Work order: Print nothing except the lines of the listing below from the line with "family: Muridae" to the line with "scientific name: Muntiacus muntjak", each exactly as written, both ends included.

Recorded information:
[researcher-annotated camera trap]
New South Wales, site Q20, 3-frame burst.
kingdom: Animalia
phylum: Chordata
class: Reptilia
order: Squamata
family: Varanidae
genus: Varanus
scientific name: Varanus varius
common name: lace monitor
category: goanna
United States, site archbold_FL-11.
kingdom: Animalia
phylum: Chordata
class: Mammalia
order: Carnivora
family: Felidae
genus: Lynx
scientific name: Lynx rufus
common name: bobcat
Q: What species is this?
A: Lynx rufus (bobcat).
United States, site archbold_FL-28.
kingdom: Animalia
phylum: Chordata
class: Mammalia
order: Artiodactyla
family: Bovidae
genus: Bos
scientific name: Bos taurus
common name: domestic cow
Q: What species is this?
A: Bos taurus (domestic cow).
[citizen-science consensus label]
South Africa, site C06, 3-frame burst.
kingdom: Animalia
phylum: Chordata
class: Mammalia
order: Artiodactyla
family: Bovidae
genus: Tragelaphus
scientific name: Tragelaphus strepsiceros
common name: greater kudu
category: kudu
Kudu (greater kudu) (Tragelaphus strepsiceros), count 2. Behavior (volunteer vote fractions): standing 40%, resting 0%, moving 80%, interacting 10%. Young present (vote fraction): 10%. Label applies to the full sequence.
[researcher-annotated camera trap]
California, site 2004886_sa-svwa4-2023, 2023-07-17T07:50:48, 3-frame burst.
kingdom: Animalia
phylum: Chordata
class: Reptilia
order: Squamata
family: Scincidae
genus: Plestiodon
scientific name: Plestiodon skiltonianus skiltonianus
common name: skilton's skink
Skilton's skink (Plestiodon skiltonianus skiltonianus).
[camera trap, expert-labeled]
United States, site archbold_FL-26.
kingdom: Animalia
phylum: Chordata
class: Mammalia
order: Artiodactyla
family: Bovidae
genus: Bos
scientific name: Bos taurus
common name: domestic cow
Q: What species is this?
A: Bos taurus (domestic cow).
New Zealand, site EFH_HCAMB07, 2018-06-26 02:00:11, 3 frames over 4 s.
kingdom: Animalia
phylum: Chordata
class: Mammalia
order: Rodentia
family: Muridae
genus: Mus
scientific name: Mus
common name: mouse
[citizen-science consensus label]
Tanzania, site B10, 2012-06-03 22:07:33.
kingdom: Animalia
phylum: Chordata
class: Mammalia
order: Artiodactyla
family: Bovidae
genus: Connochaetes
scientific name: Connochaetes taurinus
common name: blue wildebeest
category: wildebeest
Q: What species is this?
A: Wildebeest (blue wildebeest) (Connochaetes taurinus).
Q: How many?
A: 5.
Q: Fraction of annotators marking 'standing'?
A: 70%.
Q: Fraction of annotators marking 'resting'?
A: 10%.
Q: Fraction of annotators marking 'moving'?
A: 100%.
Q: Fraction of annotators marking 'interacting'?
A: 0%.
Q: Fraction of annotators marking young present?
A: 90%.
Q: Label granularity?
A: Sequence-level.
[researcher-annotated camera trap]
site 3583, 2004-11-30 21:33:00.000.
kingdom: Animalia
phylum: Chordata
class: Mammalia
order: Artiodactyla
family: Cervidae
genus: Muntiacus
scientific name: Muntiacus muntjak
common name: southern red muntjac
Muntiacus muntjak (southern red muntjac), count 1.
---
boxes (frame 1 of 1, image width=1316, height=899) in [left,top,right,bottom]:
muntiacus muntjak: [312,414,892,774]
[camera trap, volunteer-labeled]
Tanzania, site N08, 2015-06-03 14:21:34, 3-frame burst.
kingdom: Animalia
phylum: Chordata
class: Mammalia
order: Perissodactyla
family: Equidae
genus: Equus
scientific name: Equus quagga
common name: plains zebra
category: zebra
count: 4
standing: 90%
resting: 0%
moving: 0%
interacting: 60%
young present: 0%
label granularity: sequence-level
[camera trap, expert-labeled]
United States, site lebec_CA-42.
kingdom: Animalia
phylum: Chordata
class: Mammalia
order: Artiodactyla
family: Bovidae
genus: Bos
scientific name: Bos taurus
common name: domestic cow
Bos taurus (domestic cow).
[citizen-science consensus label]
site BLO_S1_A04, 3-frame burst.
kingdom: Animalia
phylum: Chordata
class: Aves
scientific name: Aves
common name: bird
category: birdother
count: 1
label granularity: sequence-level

Final answer:
family: Muridae
genus: Mus
scientific name: Mus
common name: mouse
[citizen-science consensus label]
Tanzania, site B10, 2012-06-03 22:07:33.
kingdom: Animalia
phylum: Chordata
class: Mammalia
order: Artiodactyla
family: Bovidae
genus: Connochaetes
scientific name: Connochaetes taurinus
common name: blue wildebeest
category: wildebeest
Q: What species is this?
A: Wildebeest (blue wildebeest) (Connochaetes taurinus).
Q: How many?
A: 5.
Q: Fraction of annotators marking 'standing'?
A: 70%.
Q: Fraction of annotators marking 'resting'?
A: 10%.
Q: Fraction of annotators marking 'moving'?
A: 100%.
Q: Fraction of annotators marking 'interacting'?
A: 0%.
Q: Fraction of annotators marking young present?
A: 90%.
Q: Label granularity?
A: Sequence-level.
[researcher-annotated camera trap]
site 3583, 2004-11-30 21:33:00.000.
kingdom: Animalia
phylum: Chordata
class: Mammalia
order: Artiodactyla
family: Cervidae
genus: Muntiacus
scientific name: Muntiacus muntjak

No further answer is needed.